== WHAT IS ASKED ==
Reproduce the following span from the review of Rossana Rossanda's memoir exactly, from "Rossana Rossanda - still" up to and including "it still bears.".

Memoirs of a loyal oppositionist

Rossana Rossanda (translated by Romy Clark Giuliani) The comrade from Milan Verso 2010, pp384,

Rossana Rossanda - still active at 87 - has been one of the most significant female political figures of 20th century Italy. For many years she was the dominant figure within the editorial team that produced the leftwing daily Il Manifesto, a newspaper that has survived until the present day, albeit often very precariously in financial terms, demonstrating a continuity unparalleled elsewhere in Europe - where the French centre-left daily Libération bears no resemblance to the Maoist ancestor whose title it still bears.

Given the marginalisation of women within Italian political life in general and within the upper reaches of the Partito Comunista Italiano (PCI) in particular, one is bound to wonder whether Rossanda’s lifelong radicalism was linked to a discomfort with the traditional roles of wife and mother assigned to Italian women of her generation. She is childless and left her husband in 1964, although her lifelong partnership with KS Karol, which began fairly soon after her separation from Rodolfo Banfi, might be seen as a marriage in all but name. Whilst some might be tempted to draw parallels between Rossanda and both Luciana Castellina and Maria Antonietta Macciocchi, two other prominent female communist intellectuals who broke with the PCI at the end of the 1960s, Rossanda, unlike Castellina, never rejoined the party and, unlike Macciocchi, never abandoned communism for some variant of social democracy. She remains a communist, as she emphasises in the preface to this autobiography, rehearsing other people’s objections to her stance: “Why do you say you are a communist? What do you mean, when you have no party, no position, when you have lost the newspaper that you helped found? Is it an illusion you cling to, because you are stubborn or stuck in the past?” (p1).

== MATERIAL SUPPLIED ==
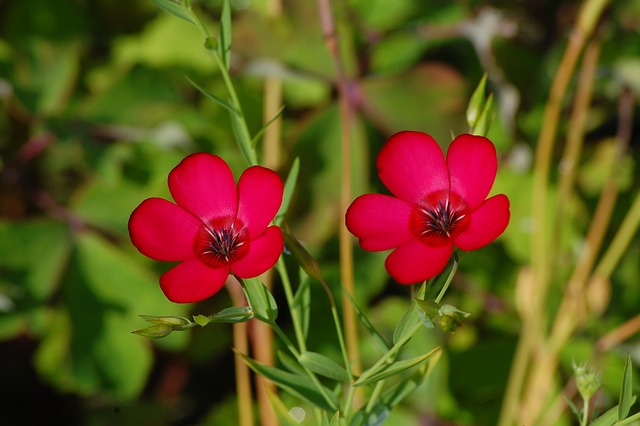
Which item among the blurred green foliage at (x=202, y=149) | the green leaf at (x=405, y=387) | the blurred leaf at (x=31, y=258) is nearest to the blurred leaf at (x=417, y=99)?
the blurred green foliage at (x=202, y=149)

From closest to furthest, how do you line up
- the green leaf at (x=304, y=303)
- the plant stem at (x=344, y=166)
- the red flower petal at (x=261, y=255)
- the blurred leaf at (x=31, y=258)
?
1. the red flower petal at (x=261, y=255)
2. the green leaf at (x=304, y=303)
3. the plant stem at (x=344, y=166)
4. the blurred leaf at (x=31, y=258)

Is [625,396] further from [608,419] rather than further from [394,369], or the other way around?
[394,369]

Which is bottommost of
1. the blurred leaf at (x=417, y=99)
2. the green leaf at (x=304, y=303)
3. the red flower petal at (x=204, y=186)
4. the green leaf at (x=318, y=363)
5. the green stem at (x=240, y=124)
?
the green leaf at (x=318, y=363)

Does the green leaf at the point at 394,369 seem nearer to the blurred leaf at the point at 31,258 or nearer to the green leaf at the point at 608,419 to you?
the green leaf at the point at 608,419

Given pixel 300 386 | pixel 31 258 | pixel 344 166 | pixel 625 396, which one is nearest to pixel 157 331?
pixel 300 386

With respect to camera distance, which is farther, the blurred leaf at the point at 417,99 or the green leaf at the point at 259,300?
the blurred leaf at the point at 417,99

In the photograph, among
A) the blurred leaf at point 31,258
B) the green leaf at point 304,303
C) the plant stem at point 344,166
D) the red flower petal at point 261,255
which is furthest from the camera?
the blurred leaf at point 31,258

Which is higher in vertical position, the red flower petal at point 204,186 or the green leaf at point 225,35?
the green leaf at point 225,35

* * *

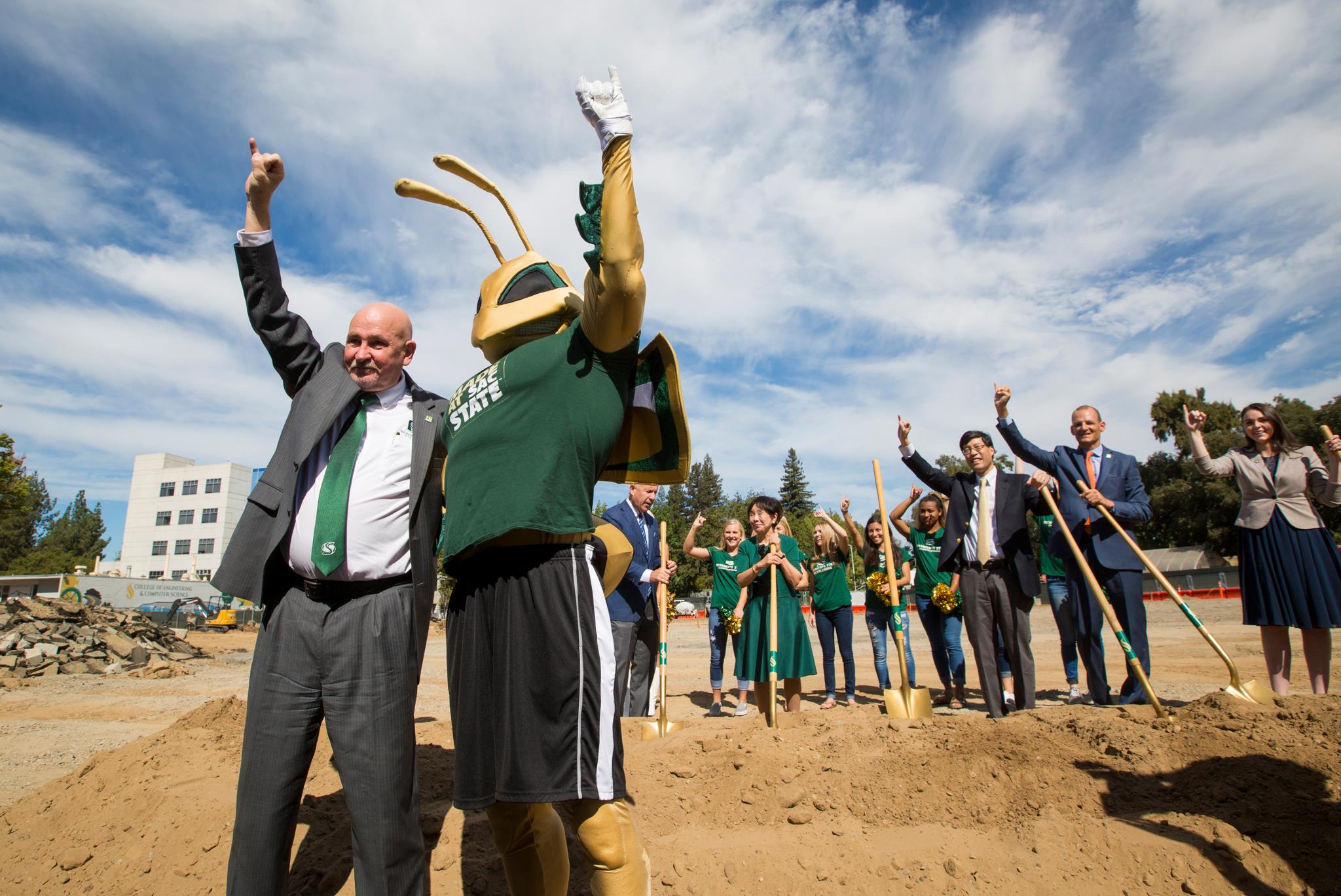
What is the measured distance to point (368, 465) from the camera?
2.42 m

...

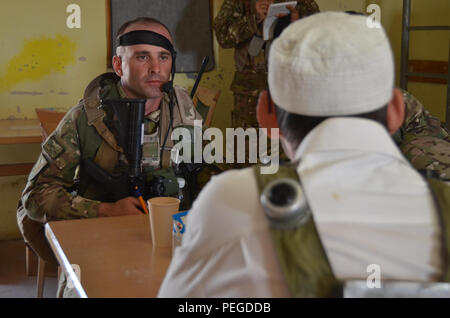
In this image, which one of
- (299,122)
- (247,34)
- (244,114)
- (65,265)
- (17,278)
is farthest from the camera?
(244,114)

== SOLUTION FOR THIS EXERCISE ==
Rossana Rossanda - still active at 87 - has been one of the most significant female political figures of 20th century Italy. For many years she was the dominant figure within the editorial team that produced the leftwing daily Il Manifesto, a newspaper that has survived until the present day, albeit often very precariously in financial terms, demonstrating a continuity unparalleled elsewhere in Europe - where the French centre-left daily Libération bears no resemblance to the Maoist ancestor whose title it still bears.